3) in using these MOF structures, but to produce single crystals in macroscopic format. Similarly, many formulations have been explored and the most performing one demonstrate as polycrystalline assembly a detection limit at 6 Bq/cm3 and show a very good response linearity in the explored activity range.
4) Dedicated experimental set-up for porous analysis have been validated (Compton TDCR experiment). It enables to established the yield as a function of the electron energy and to deduce the potential detection efficiency for various gases. A dedicated set-up has also been validated for radioactive gas measurement. Several experiments with various activities have been performed with 85Kr, 3H and 222Rn to extract linearity behaviours, detection limits and scintillation yields.
The obtained performances allow to develop a reference detection system, which does not exist so far, and thus a method of calibration for noble radioactive gases of low concentration-activity down to the level of mBq/cm3 at least. It is crucial for the Comprehensive Nuclear Test-Ban Treaty Organization and does not exist yet since current reference measurement methods are limited to about 300Bq/cm3 for only some isotopes of noble gases such as 85Kr, 133Xe, 3H and 127Xe with the Triple Compensated Length Proportional Counters. The new materials we propose already surpass this sensitivity.

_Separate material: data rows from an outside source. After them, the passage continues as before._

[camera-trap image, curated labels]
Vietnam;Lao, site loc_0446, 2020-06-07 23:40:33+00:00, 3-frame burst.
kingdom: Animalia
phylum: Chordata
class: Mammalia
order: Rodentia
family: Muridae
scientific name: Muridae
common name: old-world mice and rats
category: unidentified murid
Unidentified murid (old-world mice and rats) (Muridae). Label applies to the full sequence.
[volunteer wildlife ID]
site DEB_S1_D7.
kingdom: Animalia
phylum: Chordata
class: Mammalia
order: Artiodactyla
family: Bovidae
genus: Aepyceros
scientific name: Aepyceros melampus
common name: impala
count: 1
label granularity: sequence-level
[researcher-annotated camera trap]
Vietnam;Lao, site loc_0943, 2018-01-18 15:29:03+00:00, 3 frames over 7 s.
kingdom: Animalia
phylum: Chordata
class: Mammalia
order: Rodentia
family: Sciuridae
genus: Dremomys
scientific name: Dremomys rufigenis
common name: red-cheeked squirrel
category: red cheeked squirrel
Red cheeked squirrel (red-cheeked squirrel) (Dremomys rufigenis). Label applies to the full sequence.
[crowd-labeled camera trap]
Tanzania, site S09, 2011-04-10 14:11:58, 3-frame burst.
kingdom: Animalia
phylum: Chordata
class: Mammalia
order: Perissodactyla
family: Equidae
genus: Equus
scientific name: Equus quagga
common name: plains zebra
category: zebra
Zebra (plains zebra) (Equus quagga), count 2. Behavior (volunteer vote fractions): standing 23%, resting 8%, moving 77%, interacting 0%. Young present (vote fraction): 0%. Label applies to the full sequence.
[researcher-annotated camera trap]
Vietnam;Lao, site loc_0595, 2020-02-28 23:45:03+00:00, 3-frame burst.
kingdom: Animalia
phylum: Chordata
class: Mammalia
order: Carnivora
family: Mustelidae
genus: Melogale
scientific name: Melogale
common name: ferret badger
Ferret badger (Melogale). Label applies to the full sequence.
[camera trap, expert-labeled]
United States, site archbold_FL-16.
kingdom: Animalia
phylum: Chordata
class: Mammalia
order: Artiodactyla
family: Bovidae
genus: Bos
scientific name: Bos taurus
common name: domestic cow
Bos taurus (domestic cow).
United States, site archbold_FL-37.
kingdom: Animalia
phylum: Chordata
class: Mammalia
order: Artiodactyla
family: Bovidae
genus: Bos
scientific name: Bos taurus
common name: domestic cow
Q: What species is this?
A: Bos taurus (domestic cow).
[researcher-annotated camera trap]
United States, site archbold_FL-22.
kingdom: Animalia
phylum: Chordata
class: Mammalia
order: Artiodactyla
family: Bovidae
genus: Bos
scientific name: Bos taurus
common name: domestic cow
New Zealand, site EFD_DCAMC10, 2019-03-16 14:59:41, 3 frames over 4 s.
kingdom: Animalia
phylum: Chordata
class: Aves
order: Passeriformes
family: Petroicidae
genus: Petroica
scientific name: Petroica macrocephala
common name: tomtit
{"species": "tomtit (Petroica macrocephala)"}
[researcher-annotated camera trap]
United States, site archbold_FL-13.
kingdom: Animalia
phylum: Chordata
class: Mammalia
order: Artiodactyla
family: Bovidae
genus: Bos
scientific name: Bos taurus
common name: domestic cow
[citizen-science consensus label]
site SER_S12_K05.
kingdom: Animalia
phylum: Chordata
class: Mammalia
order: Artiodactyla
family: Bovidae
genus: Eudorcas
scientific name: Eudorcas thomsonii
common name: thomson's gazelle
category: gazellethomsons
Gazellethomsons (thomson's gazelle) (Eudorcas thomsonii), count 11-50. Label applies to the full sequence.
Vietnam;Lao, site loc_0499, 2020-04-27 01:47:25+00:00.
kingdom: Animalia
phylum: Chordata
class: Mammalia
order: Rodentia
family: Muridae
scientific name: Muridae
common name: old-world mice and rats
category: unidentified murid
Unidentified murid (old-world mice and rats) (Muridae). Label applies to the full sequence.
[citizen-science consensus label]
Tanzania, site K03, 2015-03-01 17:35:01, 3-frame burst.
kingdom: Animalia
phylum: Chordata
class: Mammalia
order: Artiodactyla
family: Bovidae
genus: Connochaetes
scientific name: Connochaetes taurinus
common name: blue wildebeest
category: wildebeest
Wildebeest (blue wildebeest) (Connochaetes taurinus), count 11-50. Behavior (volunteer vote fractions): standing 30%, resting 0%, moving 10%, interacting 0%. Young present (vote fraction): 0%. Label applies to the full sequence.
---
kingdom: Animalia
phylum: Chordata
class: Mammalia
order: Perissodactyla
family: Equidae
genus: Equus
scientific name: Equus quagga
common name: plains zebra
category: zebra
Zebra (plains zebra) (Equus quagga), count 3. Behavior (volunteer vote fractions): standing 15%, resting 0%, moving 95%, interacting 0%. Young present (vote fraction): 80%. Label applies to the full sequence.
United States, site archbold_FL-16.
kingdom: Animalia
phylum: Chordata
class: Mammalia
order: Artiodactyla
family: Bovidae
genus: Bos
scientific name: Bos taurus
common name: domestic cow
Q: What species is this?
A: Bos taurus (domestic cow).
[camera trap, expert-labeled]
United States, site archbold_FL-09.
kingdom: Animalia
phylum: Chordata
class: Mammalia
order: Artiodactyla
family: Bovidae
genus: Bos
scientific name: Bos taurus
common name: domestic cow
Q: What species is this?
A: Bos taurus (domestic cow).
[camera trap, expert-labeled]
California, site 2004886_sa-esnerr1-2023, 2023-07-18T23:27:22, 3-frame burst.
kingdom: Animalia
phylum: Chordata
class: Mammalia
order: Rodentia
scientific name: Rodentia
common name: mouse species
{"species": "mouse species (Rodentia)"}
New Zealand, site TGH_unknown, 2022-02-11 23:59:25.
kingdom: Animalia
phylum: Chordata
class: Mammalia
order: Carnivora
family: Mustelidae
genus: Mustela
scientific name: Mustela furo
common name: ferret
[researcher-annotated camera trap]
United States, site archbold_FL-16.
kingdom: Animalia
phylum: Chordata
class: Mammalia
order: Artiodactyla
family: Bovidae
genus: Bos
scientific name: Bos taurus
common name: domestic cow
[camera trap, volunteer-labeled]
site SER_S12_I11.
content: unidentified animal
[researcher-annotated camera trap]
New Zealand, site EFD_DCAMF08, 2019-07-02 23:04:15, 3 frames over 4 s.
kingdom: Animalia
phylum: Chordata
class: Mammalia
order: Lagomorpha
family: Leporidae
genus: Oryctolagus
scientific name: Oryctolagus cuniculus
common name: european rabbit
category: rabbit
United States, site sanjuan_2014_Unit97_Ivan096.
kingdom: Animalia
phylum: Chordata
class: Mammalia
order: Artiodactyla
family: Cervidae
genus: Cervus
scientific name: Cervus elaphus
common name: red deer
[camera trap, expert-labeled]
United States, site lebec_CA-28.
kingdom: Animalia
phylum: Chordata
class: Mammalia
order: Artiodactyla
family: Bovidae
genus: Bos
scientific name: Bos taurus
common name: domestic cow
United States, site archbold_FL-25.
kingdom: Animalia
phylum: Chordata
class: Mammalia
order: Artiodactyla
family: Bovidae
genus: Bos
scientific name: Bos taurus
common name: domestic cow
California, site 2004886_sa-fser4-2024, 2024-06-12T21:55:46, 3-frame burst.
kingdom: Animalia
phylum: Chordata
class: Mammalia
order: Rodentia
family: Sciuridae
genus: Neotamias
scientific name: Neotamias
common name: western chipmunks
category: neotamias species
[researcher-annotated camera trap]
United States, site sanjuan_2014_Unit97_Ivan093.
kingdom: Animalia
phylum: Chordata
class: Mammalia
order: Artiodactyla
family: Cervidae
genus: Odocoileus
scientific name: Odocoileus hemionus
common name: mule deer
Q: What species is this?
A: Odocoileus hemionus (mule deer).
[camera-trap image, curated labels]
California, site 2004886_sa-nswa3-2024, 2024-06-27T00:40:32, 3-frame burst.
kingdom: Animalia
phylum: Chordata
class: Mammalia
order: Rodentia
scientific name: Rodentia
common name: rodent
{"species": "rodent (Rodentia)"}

Since the concept is validated, at least one of the materials is secured and validated, we are starting to develop a reference measurement technique that is expected to be implemented in other national metrology institutes. SPARTE will thus target the following 3 breakthrough objectives:
• While the current calibration methods are limited to 1kBq/m3 for 85Kr and 133Xe, the first target is to reach a detection sensitivity of mBq/cm3 at least and to propose a calibration method for low activity range (down to 1 Bq/m3).
• The second target, based on the experience gain of the first one, is to achieve real time detection of 3H with a significantly improved sensitivity in an easy deployable system. The aim is to combine real time and a sub-kBq/m3 sensitivity. The concept can in addition be widely deployable for the 3H (and of course 85Kr) and tritiated water vapour detection in air which would be an important breakthrough in this field.
• The third target, is to achieve the detection of 37Ar. This isotope is strategic, because it is produced by the activation of calcium by high energy neutrons and has a relative long half-life time. It is thus a clear and good indicator of underground nuclear tests. We have already achieved a detection efficiency of almost 20 % for 3H, allowing to consider now the detection of 37Ar achievable.

The consortium involves 2 start-ups, respectively in the synthesis of MOF-aerogels and in the field of radioactivity detection. The achieved progresses allow to seriously consider the development and exploitation of detectors including 3H, 85Kr for nuclear activity survey. Note that regulation imposes the 85Kr survey, the monitoring of radio-nuclide of the territory present an important economic potential.